To create their paintings, the students learned an artistic process known as "sgraffito." Sgraffito is a process in which a base color is topped with a contrasting color. Then, textures, lines, and patterns are drawn on the top layer to reveal the color underneath.
In addition, each child painted a sea creature onto a reclaimed wood block to take home. Ms. Delventhal created these individual "block canvases" with wood from a construction site, which she then covered with unused house paint. "Choosing upcycled wood, not canvas wrapped in individual plastic, keeps all that single-use plastic out of landfills and water systems," she points out. The artist used this example to help the kids come up with everyday examples of their own to reduce single-use plastics by making small decisions to help the environment.
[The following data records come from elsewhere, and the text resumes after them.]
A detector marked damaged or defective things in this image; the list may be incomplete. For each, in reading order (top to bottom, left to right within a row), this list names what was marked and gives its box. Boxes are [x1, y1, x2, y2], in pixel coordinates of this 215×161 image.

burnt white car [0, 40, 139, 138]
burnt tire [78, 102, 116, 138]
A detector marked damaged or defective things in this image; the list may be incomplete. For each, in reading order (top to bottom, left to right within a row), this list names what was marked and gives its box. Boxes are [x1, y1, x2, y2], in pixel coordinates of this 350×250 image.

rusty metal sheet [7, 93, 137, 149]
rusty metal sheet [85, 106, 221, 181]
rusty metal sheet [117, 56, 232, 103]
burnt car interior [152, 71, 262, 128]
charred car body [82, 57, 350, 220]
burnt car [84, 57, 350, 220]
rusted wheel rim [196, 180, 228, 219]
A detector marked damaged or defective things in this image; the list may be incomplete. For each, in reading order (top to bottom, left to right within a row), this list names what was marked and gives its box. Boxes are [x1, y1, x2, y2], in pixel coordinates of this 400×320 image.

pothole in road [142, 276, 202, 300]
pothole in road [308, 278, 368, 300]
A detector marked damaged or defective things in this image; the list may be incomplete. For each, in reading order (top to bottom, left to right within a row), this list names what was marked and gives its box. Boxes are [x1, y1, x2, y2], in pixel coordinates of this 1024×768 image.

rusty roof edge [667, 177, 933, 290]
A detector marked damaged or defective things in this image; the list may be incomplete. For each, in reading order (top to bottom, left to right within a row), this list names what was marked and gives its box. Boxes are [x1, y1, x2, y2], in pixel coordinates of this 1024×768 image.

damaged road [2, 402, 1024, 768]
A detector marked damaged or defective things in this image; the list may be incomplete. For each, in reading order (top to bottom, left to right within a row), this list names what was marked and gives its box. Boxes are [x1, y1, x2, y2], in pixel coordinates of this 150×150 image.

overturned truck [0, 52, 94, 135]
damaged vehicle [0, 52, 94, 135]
Like getting an ice cream cone at Mitchell's instead of a cup and single- use plastic spoon as an example or choose to use bar soap at home instead of liquid soap in a plastic bottle which will take over 400 years to decompose.
When the piece is complete, Ms. Delventhal will add her own creation to it: an octopus shelving books on a coral shelf. After it's shown at the District Spring Fine Arts Show, "Strength In Numbers" will be displayed, appropriately, in the school library.